Quote verbatim everything from the line containing "Respond to the" down to the line containing "In the view", both included.

## RECORDS SHOWN
-*-*-
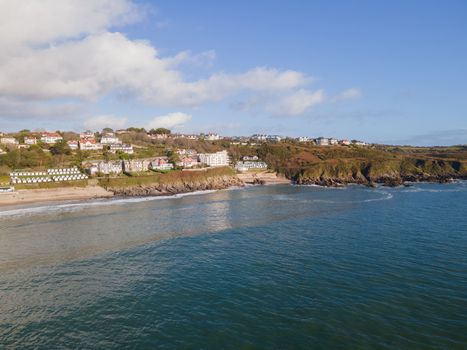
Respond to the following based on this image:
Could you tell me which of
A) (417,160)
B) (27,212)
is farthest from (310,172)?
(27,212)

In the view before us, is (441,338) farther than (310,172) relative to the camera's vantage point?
-*-*-
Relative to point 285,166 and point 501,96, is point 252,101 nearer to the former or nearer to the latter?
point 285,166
-*-*-
## SOLVED PROBLEM
Respond to the following based on this image:
Could you tell me which of
A) (417,160)
B) (27,212)
is farthest from (310,172)?
(27,212)

In the view before us, is (441,338) farther than (310,172) relative to the camera's vantage point?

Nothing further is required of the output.